It’s not the last post for Raya cards just yet
LAST year, Pos Malaysia delivered 3.9 million Hari Raya cards. This year it expects to send two per cent more. As usual, it will hire temporary staff to cope with the extra load during this busy time of year. As Pos Malaysia Bhd group chief executive Datuk Khalid Abdol Rahman said, contrary to the perception that people no longer sent cards via "snail mail", this shows that sending cards during Hari Raya is a tradition that many still enjoy. As our page 8 headline on Tuesday said, more than anything else, it's the personal touch that keeps this practice alive, despite the faster and newer digital alternatives on the Internet and cellular technologies. For many people, both young and old, it's that special time of the year to send a card as a greeting on email, mobile phone, Facebook or tweet does not carry the same meaning and sentiment as an old-fashioned, tangible, paper card.
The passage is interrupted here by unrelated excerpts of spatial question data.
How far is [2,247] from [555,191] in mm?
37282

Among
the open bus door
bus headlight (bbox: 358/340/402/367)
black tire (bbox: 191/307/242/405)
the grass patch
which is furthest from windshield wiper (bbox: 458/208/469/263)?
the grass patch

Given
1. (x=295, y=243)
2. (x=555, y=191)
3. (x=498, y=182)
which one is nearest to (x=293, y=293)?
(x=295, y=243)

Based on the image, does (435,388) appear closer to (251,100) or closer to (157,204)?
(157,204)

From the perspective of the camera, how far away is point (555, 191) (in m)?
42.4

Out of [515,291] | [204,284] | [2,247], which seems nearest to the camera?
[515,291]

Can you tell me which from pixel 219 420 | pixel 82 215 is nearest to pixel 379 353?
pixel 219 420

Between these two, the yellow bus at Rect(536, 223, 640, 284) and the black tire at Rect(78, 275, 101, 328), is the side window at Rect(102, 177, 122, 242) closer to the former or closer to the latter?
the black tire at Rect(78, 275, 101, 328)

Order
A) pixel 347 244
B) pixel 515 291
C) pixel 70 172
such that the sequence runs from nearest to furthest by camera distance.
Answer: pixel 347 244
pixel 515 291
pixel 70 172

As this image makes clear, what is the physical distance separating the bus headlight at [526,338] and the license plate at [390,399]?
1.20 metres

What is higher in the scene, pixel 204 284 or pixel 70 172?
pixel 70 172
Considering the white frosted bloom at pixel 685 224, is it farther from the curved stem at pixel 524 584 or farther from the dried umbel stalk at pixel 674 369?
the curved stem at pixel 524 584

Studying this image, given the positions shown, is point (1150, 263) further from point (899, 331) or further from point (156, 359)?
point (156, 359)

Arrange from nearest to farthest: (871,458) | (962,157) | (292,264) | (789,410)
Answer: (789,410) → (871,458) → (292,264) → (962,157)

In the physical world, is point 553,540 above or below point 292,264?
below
While all these go to show that the tradition of sending greeting cards during Hari Raya is not under the immediate threat of terminal decline, other developments, however, do not spell good news for the long-standing practice. Indeed, the fact that a lot more cards -- 11.5 million, to be precise -- were delivered during Hari Raya two years ago suggests that the tradition is more in danger from receiving a get-well rather than a congratulatory card. Far from being a holiday that sparks sales, the run-up to this year's Hari Raya Aidilfitri appears to have witnessed a decline. Previously, bookshops and stalls used to be packed with people buying greeting cards and sales peaked before the festival day, but not any more. On Monday, shop assistants in Kuala Terenagganu told Bernama that there has been a drastic drop in business. In fact, demand for cards during festive seasons has been on a long, gradual decline over the last five years all over the world. As the practice of sending cards seems to be fading, this suggests that the two per cent increase expected by Pos Malaysia does not appear to be on the cards.
To be sure, paper greetings are still popular, and there will be exceptions to the rule that young people don't send cards. Certainly, "real" cards have not become collateral damage in the virtual age just yet. But the reality is that emails, texts and social media messages have significantly reduced the volume of personal letters and business correspondence in the mail. As such, the likelihood is that fewer people will bother to shop for a card, buy a stamp and post it.